— Directions —
Pictures aside, quote the whole listing exactly.

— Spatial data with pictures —
-=-=-

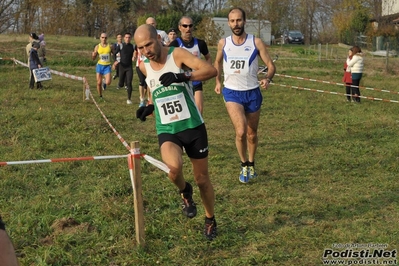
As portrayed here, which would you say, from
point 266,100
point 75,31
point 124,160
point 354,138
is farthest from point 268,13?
point 124,160

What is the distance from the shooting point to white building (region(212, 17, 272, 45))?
38.7 m

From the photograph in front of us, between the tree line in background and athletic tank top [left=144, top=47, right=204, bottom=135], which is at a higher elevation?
the tree line in background

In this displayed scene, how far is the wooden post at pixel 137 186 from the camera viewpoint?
4172 millimetres

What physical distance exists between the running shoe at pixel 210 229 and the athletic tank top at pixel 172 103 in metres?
0.94

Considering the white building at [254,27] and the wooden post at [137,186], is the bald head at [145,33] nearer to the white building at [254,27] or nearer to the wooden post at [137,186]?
the wooden post at [137,186]

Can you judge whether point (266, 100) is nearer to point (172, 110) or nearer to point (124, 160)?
point (124, 160)

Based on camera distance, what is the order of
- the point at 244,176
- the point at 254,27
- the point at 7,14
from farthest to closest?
the point at 254,27, the point at 7,14, the point at 244,176

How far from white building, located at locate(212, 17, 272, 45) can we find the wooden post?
108 ft

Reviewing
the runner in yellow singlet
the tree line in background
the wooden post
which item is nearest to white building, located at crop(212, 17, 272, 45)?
the tree line in background

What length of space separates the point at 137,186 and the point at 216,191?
191 cm

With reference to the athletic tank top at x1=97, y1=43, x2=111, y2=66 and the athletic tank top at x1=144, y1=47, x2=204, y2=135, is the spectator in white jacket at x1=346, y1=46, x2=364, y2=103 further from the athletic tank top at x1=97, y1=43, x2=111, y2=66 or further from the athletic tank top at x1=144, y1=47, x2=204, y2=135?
the athletic tank top at x1=144, y1=47, x2=204, y2=135

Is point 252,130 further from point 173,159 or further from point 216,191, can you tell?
point 173,159

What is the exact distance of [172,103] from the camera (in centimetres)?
441

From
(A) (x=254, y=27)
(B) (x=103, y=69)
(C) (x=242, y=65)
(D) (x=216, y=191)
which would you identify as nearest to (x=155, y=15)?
(A) (x=254, y=27)
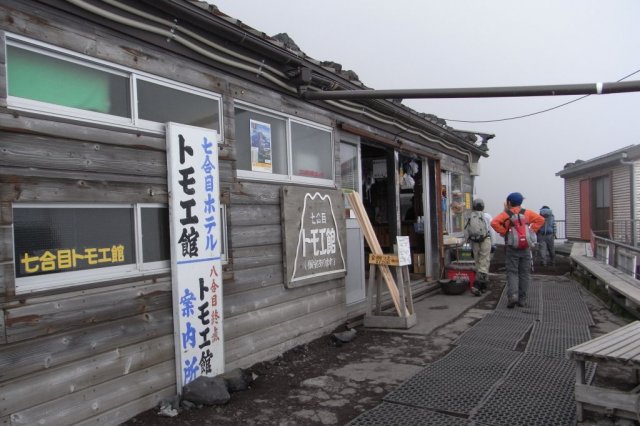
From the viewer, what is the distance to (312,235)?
5.97 meters

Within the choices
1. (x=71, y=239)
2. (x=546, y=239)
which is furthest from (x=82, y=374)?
(x=546, y=239)

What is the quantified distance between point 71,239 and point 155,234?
2.41 feet

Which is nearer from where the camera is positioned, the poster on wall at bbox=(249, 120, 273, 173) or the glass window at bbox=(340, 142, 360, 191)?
the poster on wall at bbox=(249, 120, 273, 173)

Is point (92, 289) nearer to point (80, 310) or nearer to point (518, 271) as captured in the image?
point (80, 310)

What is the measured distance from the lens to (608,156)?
15953 mm

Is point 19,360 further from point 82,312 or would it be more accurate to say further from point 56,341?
point 82,312

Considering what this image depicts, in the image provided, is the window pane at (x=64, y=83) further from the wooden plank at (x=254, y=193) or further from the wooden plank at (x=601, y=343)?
the wooden plank at (x=601, y=343)

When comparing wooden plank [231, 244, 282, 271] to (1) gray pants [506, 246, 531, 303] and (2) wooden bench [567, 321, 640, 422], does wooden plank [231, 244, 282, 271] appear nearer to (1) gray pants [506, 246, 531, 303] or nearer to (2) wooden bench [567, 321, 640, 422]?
(2) wooden bench [567, 321, 640, 422]

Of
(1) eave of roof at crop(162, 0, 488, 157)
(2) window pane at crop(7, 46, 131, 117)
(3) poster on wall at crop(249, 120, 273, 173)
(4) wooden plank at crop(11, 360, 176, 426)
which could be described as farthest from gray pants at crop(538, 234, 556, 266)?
(2) window pane at crop(7, 46, 131, 117)

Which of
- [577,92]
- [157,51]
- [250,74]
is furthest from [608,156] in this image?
[157,51]

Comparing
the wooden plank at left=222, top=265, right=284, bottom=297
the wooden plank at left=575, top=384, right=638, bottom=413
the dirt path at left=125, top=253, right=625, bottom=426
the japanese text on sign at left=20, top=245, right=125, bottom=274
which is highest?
the japanese text on sign at left=20, top=245, right=125, bottom=274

-=-=-

— Exercise response —
As portrayed here, which would you say, from
point 266,100
point 75,31
point 124,160
point 354,138
is farthest from point 268,13?
point 124,160

What is the distance from the shooting point to white building (region(212, 17, 272, 45))?
38.7 m

From the photograph in front of us, between the tree line in background and athletic tank top [left=144, top=47, right=204, bottom=135], which is at a higher elevation?
the tree line in background

In this displayed scene, how far is the wooden post at pixel 137 186 from the camera viewpoint?
4172 millimetres

What physical distance exists between the running shoe at pixel 210 229 and the athletic tank top at pixel 172 103 in metres?
0.94

Considering the white building at [254,27] and the wooden post at [137,186], is the bald head at [145,33] nearer to the white building at [254,27] or nearer to the wooden post at [137,186]?
the wooden post at [137,186]

Can you judge whether point (266, 100) is nearer to point (172, 110) or nearer to point (124, 160)?
point (124, 160)

Based on camera distance, what is the order of
- the point at 244,176
- the point at 254,27
- the point at 7,14
from farthest to closest?
the point at 254,27, the point at 7,14, the point at 244,176

How far from white building, located at locate(212, 17, 272, 45) can we find the wooden post?
108 ft

Reviewing
the runner in yellow singlet
the tree line in background
the wooden post
which item is nearest to white building, located at crop(212, 17, 272, 45)?
the tree line in background

What length of space separates the point at 137,186 and the point at 216,191?
191 cm

With reference to the athletic tank top at x1=97, y1=43, x2=111, y2=66 and the athletic tank top at x1=144, y1=47, x2=204, y2=135, is the spectator in white jacket at x1=346, y1=46, x2=364, y2=103 further from the athletic tank top at x1=97, y1=43, x2=111, y2=66 or further from the athletic tank top at x1=144, y1=47, x2=204, y2=135?
the athletic tank top at x1=144, y1=47, x2=204, y2=135

Is point 252,130 further from point 173,159 or further from point 216,191, can you tell?
point 173,159

What is the exact distance of [172,103] from the camera (in centimetres)?
441

From
(A) (x=254, y=27)
(B) (x=103, y=69)
(C) (x=242, y=65)
(D) (x=216, y=191)
which would you identify as nearest to (x=155, y=15)?
(A) (x=254, y=27)
From the viewer, what is the distance to (312,235)?
5.97 meters

Within the choices
1. (x=71, y=239)
2. (x=546, y=239)
which is furthest from (x=82, y=374)?
(x=546, y=239)

What is the quantified distance between point 71,239 and point 155,234?
2.41 feet

Which is nearer from where the camera is positioned, the poster on wall at bbox=(249, 120, 273, 173) or the glass window at bbox=(340, 142, 360, 191)?
the poster on wall at bbox=(249, 120, 273, 173)

Is point (92, 289) nearer to point (80, 310) or nearer to point (518, 271) as captured in the image?
point (80, 310)

What is the measured distance from the lens to (608,156)?
15953 mm

Is point 19,360 further from point 82,312 or would it be more accurate to say further from point 56,341?
point 82,312

Considering what this image depicts, in the image provided, is the window pane at (x=64, y=83) further from the wooden plank at (x=254, y=193) or further from the wooden plank at (x=601, y=343)?
the wooden plank at (x=601, y=343)

When comparing wooden plank [231, 244, 282, 271] to (1) gray pants [506, 246, 531, 303] and (2) wooden bench [567, 321, 640, 422], does wooden plank [231, 244, 282, 271] appear nearer to (1) gray pants [506, 246, 531, 303] or nearer to (2) wooden bench [567, 321, 640, 422]?
(2) wooden bench [567, 321, 640, 422]

Of
(1) eave of roof at crop(162, 0, 488, 157)
(2) window pane at crop(7, 46, 131, 117)
(3) poster on wall at crop(249, 120, 273, 173)
(4) wooden plank at crop(11, 360, 176, 426)
which could be described as farthest from gray pants at crop(538, 234, 556, 266)?
(2) window pane at crop(7, 46, 131, 117)

Which of
- [577,92]
- [157,51]
- [250,74]
is furthest from [608,156] in this image?
[157,51]

Comparing
the wooden plank at left=222, top=265, right=284, bottom=297
the wooden plank at left=575, top=384, right=638, bottom=413
the dirt path at left=125, top=253, right=625, bottom=426
the japanese text on sign at left=20, top=245, right=125, bottom=274
which is highest?
the japanese text on sign at left=20, top=245, right=125, bottom=274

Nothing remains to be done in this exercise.